Diagnostische Kriterien:

  1. Kopfschmerz, der wenigstens eines der folgenden Charakteristika aufweist und das Kriterium D erfüllt:
    1. ausgelöst durch Husten und/oder Valsalvamanöver
    2. protrahiert anhaltender (Stunden bis Tage) okzipitaler und/oder subokzipitaler Kopfschmerz
    3. begleitet von Zeichen einer Hirnstamm-, Kleinhirn- oder Halsmarkstörung
  2. Herniation der Kleinhirntonsillen definiert durch wenigstens einen der folgenden Befunde im MRT des kraniozervikalen Überganges:
    1. Kaudalverlagerung der Kleinhirntonsillen um mindestens ≥5 mm
    2. Kaudalverlagerung der Kleinhirntonsillen um mindestens ≥3 mm plus wenigstens einen der folgenden Punkte als Zeichen einer Enge des Subarachnoidalraumes im kraniozervikalen Übergang:
      1. Kompression der Liquorräume hinter oder neben dem Kleinhirn
      2. verringerte Höhe des Supraokziputs
      3. Steilstellung des Tentoriums
      4. Kinking der Medulla oblongata
  3. Nachweis einer Funktionsstörung der hinteren Schädelgrube beruhend auf wenigstens 2 der folgenden Kriterien:
    1. Otoneurologische Symptomen (Benommenheit, , Gleichgewichtsstörung, Ohrdruck, Hyp- oder Hyperakusis, Schwindelgefühl, Down-beat-Nystagmus, Oszillopsie)
    2. passagere Sehstörungen (Photopsien, Verschwommensehen, Doppelbilder, vorübergehende Gesichtsfelddefekte)
    3. Nachweis klinischer Symptome relevant für Rückenmark, Hirnstamm oder untere Hirnnerven oder einer Ataxie oder Dysmetrie
  4. Der Kopfschmerz verschwindet innerhalb von 3 Monaten nach erfolgreicher Behandlung der Chiari-Malformation

Kommentar:

Der Kopfschmerz wird oft ähnlich wie der primäre Hustenkopfschmerz beschrieben mit der Ausnahme einer möglichen längeren Dauer (eher Minuten statt Sekunden).

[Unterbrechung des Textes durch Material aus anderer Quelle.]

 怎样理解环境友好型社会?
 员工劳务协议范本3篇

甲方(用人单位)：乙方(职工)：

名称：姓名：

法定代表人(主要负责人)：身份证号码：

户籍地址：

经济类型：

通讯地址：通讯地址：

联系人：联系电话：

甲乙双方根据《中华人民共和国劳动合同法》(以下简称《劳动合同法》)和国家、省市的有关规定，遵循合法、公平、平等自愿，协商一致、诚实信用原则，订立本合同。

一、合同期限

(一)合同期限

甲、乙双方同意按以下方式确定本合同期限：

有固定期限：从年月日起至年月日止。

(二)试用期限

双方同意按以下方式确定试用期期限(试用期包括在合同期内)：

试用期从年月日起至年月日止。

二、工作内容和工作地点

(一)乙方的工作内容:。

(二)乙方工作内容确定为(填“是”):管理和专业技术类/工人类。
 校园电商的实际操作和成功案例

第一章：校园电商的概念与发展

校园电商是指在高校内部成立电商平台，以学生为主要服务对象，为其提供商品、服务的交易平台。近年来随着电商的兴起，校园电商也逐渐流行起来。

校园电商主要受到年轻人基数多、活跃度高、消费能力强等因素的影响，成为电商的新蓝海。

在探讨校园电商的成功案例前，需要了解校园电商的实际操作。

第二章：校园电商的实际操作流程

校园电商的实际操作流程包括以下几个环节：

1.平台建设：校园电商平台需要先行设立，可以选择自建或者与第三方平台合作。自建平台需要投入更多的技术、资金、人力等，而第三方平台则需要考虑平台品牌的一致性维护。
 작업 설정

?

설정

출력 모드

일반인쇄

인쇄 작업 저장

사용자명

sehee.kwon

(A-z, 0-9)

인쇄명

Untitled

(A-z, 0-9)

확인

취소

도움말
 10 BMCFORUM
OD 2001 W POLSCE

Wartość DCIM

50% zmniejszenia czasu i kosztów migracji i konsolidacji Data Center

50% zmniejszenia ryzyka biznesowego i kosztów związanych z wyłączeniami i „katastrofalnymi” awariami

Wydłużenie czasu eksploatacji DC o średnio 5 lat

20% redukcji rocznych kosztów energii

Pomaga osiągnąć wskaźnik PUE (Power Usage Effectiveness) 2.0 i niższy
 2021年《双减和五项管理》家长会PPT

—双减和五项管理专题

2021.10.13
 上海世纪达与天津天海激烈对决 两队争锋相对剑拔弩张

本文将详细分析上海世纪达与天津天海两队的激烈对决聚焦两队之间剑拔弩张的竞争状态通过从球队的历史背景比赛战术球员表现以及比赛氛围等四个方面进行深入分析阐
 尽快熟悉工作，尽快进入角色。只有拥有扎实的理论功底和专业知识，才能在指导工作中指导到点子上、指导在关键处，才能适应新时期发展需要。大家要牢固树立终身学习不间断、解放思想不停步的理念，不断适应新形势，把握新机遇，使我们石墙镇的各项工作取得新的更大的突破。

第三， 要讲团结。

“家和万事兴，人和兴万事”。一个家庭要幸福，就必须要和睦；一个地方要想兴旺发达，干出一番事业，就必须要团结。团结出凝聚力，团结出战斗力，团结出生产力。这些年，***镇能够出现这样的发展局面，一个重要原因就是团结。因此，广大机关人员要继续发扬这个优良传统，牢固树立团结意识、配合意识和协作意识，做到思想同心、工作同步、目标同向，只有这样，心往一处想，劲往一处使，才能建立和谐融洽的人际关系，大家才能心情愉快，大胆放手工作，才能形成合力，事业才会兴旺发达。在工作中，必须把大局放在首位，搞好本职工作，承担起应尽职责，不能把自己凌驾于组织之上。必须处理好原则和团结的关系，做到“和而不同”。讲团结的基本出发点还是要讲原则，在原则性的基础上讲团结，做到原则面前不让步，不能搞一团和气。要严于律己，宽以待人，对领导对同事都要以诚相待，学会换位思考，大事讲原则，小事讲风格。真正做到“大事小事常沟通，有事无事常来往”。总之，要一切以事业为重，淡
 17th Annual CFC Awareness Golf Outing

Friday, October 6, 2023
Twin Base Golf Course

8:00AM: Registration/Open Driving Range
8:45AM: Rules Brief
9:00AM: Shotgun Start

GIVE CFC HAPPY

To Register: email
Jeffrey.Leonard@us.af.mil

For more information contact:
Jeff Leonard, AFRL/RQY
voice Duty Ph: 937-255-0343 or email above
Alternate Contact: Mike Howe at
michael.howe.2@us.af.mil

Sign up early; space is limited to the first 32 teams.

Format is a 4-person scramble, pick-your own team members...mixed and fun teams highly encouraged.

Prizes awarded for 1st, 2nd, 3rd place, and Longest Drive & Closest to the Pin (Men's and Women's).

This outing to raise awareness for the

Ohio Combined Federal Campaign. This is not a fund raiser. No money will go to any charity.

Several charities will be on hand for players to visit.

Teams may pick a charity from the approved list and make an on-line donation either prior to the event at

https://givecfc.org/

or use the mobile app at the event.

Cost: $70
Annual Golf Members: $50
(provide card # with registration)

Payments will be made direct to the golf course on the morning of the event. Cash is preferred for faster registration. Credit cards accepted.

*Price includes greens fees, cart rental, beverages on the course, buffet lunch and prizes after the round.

Auch wenn Kopfschmerz allgemein als das häufigste Symptom einer Chiari-Malformation Typ 1 angesehen wird, können die Patienten auch vestibulo-okuläre Symptome (74%) sowie Störungen der unteren Hirnnerven, des Hirnstammes, des Kleinhirnes (50%) und/oder des Myelons suggestiv für eine Syringomyelie (66%) aufweisen. Auch wenn derzeit noch keine spezifischen Kriterien den Kopfschmerz zurückzuführen auf eine Chiari-Malformation Typ 1 definitiv beschreiben, wird doch in jedem Fall vor einer operativen Intervention die Überprüfung des Vorliegens der aufgeführten klinischen und radiologischen Befunde empfohlen. Die empfohlenen Kriterien bedürfen noch der Validierung und gegebenenfalls der späteren Überarbeitung durch das Internationale Kopfschmerzklassifikationskomitee. Insbesondere werden prospektive Studien über den Langzeitverlauf nach der Operation benötigt.